In the hypothesis, it was predicted that the wing would do the best, the second best would be the wedge then the sphere and then the block. In the actual experiment, however, the wedge did the best the wing and the sphere were about tied and the block did the worst. It was believed that this happened because the wing was meant to be suspended in mid air for it to work to the full of its potential, but in the experiment, all the experiments were on the ground, which made it perfect conditions for the wedge which was flat on the bottom, good for sliding, and was tall in the back and short in the front, which made it easy to get pushed from the back by the air and slide through the air with the pointy front.

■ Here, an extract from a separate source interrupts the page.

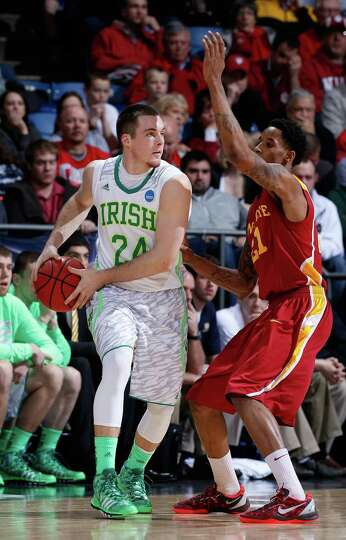 Pat Connaughton #24 of the Notre Dame Fighting Irish handles the ball against Will Clyburn #21 of th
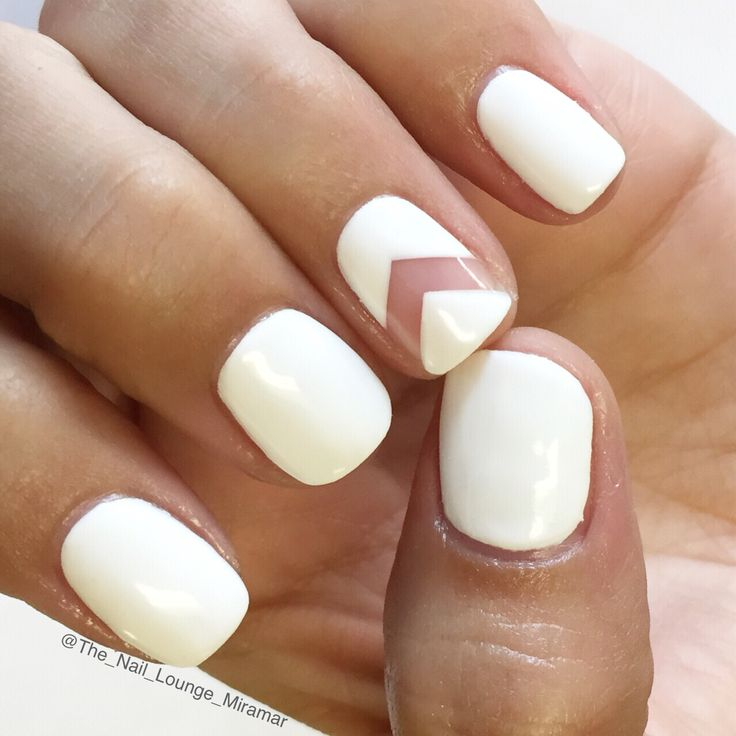 White chevron negative space nail art design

It was believed that the wing was designed more for lift than aerodynamics.
It was found interesting to note that the wing, which is used most by airplanes and was designed by scientists, was the most unpredictable, sometimes going fast and sometimes toppling as if it were a block. It was believed that this was because it was meant to achieve lift and not to go straight, because of this and that it was on the ground, the edges were too abrupt and caused toppling.
During the planning stage of the experiment, it sounded easy enough, but once the experiment was actually tried, it was found to have many problems. After looking into these problems, it was realized that the way the shape was attached to the wind tunnel had to be redone. After that the airflow had to be fortified; made sure that no air was escaping and making an alternate current of air flow. To do this, it was needed to completely tape the wind tunnel down, isolating any air pockets and make sure that there was an extended runway.
In doing this experiment, there were certain components that needed to be procured first. These components were an industrial fan, heavy duty plastic sheets, duct tape, coat hanger wire, balsa wood, wood sticks, and a spool of string. In going into this experiment, there also needed to be previous knowledge on the subject. There needed to be research on the different shapes, how to carve them accurately and how to make it so that they all had the same mass.
Benefit to Community and/or Science:
The knowledge gained from this experiment can help car companies develop cars that are more gas efficient and that are more wind resistant. This can also help consumers in our community know which cars would be best for them, gas efficiency wise, and environmentally wise.Abstract:
A Wind tunnel was constructed consisting of a sheet of plastic over a wire frame. An industrial fan was used to provide the wind current for the experiment. A fan was placed at one end of the wind tunnel and the other was left open. This experiment was conducted to find out what shape was more aerodynamic. Tests were conducted on a sphere, a block, a wedge, and a wing. The mean distance the sphere traveled was 66.15 cm. The mean distance the block traveled was 33.78 cm. The mean distance the wedge traveled was 65b.73cm. The mean distance the wing traveled was 56.15 cm. It was determined that although the wedge seemed to travel the farthest and in a consistently straight line, the sphere was more consistent and its mean was the greatest. The sphere was the best because it had rounded edges which didn't give any more drag on one side than the other, so it would roll and not tumble.